One of the more frequent questions we are asked by clients in the Corporate team is: “When do I have to get the memorandum and articles of incorporation (“Articles”) updated for a Guernsey company to comply with the Companies (Guernsey) Law, 2008 (the “2008 Law”)?”. The question affects all Guernsey companies incorporated prior to the 2008 Law coming into effect on 1 July 2008 (referred to as “Existing Companies”).

Generally speaking, our answer to this question to date has been that clients should wait until the Companies (Transitional Provisions) Regulations, 2008 (the “Transitional Provisions”) are about to expire (assuming you can amend your Articles quickly) unless you have got a good reason to amend your Articles otherwise.

The reason for this is fairly simple – ever since the 2008 Law came into force on 1 July 2008, it has been acknowledged that amendments will need to be made to certain of the more controversial elements of the 2008 Law. The effect of a number of these elements has been suspended by the Transitional Provisions pending the amendments being released and coming into force.  However, as a number of these amendments will affect the content of the Articles of both Existing Companies and companies incorporated with Articles under the 2008 Law (“2008 Law Companies”), a “wait and see” approach allows clients to only have to make one set of changes to their Articles (in the case of Existing Companies) rather than two, thereby saving time and costs.

The amendments themselves appear to have been delayed (for more content on the amendments, see our Red Line issued in June 2012, at (the “June  2012 Red Line”) and therefore it is hardly surprising that the Transitional Provisions have recently been extended once again, this time from 31 December 2013 to 31 December 2015.

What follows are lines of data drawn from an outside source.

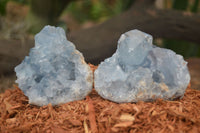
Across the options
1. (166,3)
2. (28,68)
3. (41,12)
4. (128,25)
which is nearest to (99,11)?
(166,3)

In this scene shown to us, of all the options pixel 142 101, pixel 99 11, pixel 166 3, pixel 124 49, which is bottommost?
pixel 142 101

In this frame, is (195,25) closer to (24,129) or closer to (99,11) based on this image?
(24,129)

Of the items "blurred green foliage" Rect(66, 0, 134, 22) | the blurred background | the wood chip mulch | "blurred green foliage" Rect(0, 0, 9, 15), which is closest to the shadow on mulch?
the wood chip mulch

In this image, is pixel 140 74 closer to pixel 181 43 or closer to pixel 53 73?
pixel 53 73

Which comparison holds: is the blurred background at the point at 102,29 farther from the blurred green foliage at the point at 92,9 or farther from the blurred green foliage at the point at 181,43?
the blurred green foliage at the point at 92,9

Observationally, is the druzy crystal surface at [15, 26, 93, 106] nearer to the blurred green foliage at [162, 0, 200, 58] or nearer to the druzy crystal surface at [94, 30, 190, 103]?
the druzy crystal surface at [94, 30, 190, 103]

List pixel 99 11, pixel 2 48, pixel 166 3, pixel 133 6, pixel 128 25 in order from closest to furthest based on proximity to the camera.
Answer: pixel 2 48, pixel 128 25, pixel 133 6, pixel 166 3, pixel 99 11

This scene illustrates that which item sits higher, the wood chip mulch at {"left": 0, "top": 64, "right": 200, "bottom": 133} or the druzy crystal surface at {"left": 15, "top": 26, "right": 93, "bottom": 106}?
the druzy crystal surface at {"left": 15, "top": 26, "right": 93, "bottom": 106}

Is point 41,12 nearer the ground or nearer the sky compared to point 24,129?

What do the Transitional Provisions do?

The effect of the Transitional Provisions is that up until the revised transitional date of 31 December 2015:

  • Any provision in an Existing Company’s Articles which conflicts with, and would be invalid under the 2008 Law (but valid under the Companies (Guernsey) Law, 1994 (as amended) (the “1994 Law”)) is  not invalidated by the relevant provision of the 2008 Law.
  • The application of the provisions of the 2008 Law which deem shadow directors to be directors of a Guernsey company (for certain limited purposes) is suspended.
  • Section 171 of the 2008 Law which sets out the duties of a company secretary is suspended.  As noted in the June 2012 Red Line it  is  proposed that  section 171 will be repealed.
  • The application of the prohibition against a company converting its shares into stock in section 283 of the 2008 Law is suspended.
  • The application of sections 291 to 293 of the 2008 Law is suspended for Existing Companies. Sections 291 to 293 of the 2008 Law require that directors have authority from shareholders to issue shares in a company, whether by ordinary resolution or authority arising from the company’s memorandum and articles, if the company has more than one class of shares in issue. The effect of the suspension of these provisions is that the provisions applicable to the issue of shares under the 1994 Law apply. It is noteworthy that whilst the application of sections 291 to 293 of the 2008 Law are suspended, sections 295 and 296 of the 2008 Law which require the approval and issue of “consideration certificates” on the issue of shares are not suspended.  As noted in our June 2012 Red Line, however, it is proposed that sections 291 to 293 will be repealed and further that the requirement to issue a consideration certificate under sections 295 and 296 (as applicable) will be repealed.

Practical Considerations

Given the extension of the transitional period until 31 December 2015 and the delays to the proposed amendments (a number of which will have an effect on the contents of the Articles of an Existing Company and 2008 Law Company), generally speaking, from a time, costs and certainty perspective, Existing Companies that have not yet updated their Articles for the 2008 Law should wait until the amendments come into effect, unless they have good reason to do so otherwise.  It is not clear at this stage what the final amendments to the 2008 Law will be and whether further amendments will be proposed in due course.  We will be publishing further articles as and when further details of the amendments become available.